Feiza Ben Mohamed
02 Octobre 2024•Mise à jour: 02 Octobre 2024
AA / Nice / Feïza Ben Mohamed
La France "est aux côtés du Liban" et ses armées "se préparent à toutes les éventualités", a déclaré mercredi le ministre délégué auprès du ministre des Armées, Jean-Louis Thiériot, à l’Assemblée nationale.
Ce dernier, qui s’exprimait à l’occasion de la première séance de questions au gouvernement de la nouvelle législature, a rappelé que la France "condamne avec la emmené fermeté, les frappes israéliennes au Liban, qui ont provoqué un nombre inacceptable de victimes civiles, dont des dizaines de femmes et d’enfants, et les attaques du Hezbollah contre le territoire israélien, qui ont entraîné le Liban dans une guerre dont les Libanais ne veulent pas et dont ils sont les premières victimes".
Et de poursuivre : "La France exprime avec la même fermeté son opposition aux opérations terrestres israéliennes au Liban".
Le ministre délégué a, par ailleurs, souligné que "les populations civiles ne doivent jamais être des cibles" et qu’il "est temps que toutes les parties se saisissent des propositions de dialogue faites conjointement avec les États-Unis".

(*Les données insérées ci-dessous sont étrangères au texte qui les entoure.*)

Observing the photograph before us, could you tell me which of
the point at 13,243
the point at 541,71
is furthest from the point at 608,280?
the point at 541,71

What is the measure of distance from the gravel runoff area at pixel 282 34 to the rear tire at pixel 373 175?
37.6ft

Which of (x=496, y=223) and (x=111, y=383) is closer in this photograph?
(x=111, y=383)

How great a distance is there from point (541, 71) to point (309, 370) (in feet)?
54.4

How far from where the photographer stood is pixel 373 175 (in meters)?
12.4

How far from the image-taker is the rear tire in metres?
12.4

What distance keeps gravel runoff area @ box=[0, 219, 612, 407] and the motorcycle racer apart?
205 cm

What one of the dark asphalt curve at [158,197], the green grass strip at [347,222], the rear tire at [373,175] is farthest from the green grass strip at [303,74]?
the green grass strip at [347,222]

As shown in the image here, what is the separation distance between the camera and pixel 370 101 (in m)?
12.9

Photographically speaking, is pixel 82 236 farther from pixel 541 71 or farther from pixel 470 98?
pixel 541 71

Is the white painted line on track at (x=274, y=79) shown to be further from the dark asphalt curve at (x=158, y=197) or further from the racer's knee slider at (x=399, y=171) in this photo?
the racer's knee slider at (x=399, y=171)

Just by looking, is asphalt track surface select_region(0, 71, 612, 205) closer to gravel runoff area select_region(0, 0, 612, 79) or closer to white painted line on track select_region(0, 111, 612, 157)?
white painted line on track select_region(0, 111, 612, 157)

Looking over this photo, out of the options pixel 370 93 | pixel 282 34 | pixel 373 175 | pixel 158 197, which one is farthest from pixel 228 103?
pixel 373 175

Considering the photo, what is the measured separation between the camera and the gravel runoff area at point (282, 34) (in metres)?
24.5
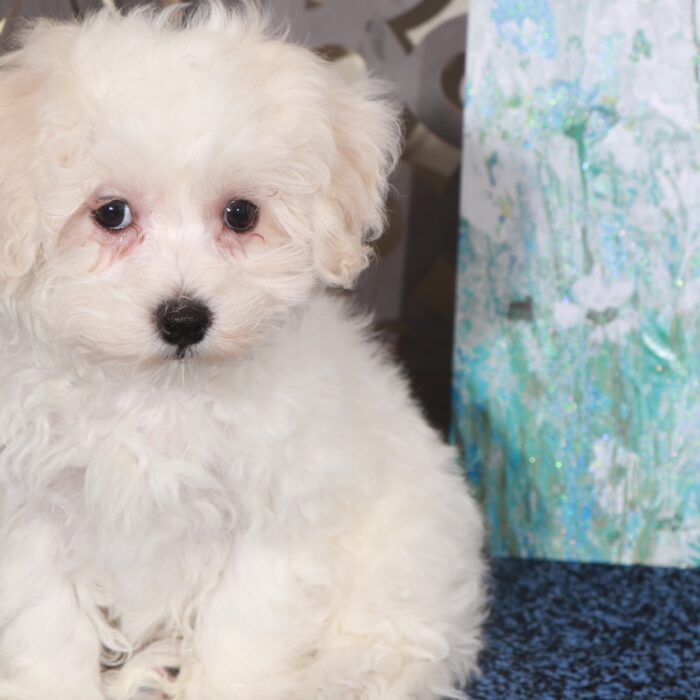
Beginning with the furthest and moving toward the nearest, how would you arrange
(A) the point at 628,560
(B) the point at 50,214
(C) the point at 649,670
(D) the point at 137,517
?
1. (A) the point at 628,560
2. (C) the point at 649,670
3. (D) the point at 137,517
4. (B) the point at 50,214

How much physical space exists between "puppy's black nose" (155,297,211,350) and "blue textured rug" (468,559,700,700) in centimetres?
118

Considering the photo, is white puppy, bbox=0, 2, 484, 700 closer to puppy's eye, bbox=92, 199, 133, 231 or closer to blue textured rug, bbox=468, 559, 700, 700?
puppy's eye, bbox=92, 199, 133, 231

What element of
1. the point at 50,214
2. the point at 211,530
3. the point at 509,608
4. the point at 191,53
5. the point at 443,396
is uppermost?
the point at 191,53

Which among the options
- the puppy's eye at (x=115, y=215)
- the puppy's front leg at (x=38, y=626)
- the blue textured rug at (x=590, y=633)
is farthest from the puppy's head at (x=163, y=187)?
the blue textured rug at (x=590, y=633)

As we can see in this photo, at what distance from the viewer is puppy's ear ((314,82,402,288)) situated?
93.5 inches

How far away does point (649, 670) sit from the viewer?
281 cm

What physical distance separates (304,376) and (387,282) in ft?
6.30

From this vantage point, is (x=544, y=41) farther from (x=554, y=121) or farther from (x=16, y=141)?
(x=16, y=141)

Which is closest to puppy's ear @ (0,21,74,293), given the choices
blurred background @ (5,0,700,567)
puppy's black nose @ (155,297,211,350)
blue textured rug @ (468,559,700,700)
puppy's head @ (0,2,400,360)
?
puppy's head @ (0,2,400,360)

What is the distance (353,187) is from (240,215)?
0.26 metres

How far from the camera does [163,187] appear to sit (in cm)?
220

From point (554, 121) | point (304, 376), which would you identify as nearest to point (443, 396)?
point (554, 121)

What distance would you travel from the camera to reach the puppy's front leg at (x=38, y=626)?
8.07ft

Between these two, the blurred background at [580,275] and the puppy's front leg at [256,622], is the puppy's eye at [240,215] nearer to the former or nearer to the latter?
the puppy's front leg at [256,622]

Il a enfin conclu son intervention en expliquant que le chef de la diplomatie française, Jean-Noël Barrot a annoncé "un plan d’aide" de "10 millions d'euros et 12 tonnes de médicaments transportés par (les) armées qui se préparent à toutes les éventualités".
Cette prise de parole intervenait alors que le président Emmanuel Macron a présidé, mardi soir, un conseil de défense et de sécurité nationale concernant la situation au Liban.
Dans un communiqué de presse publié dans la foulée, l’Elysée a indiqué que le chef de l’Etat a "exprimé la volonté de la France d’agir pour le Liban" et "demandé qu’Israël mette fin au plus vite à ses opérations militaires" jugeant "que trop de civils en sont d’ores et déjà victimes".
Emmanuel Macron a également "condamné avec la plus grande fermeté les nouvelles attaques de l’Iran contre Israël".
La présidence faisait savoir à ce propos que "la France a mobilisé ses moyens militaires au Moyen-Orient pour parer la menace iranienne" dans la soirée de mardi à mercredi.
Pour rappel, près de 200 missiles ont été tirés vers Israël par l’Iran, a annoncé, mardi soir, Tel Aviv.
De leur côté, les Gardiens de la révolution iraniens ont indiqué dans un communiqué, avoir frappé des "cibles" en Israël avec des "dizaines" de missiles, pour venger Hassan Nasrallah - le secrétaire général du Hezbollah libanais - et Ismail Haniyeh, le chef du bureau politique du Hamas.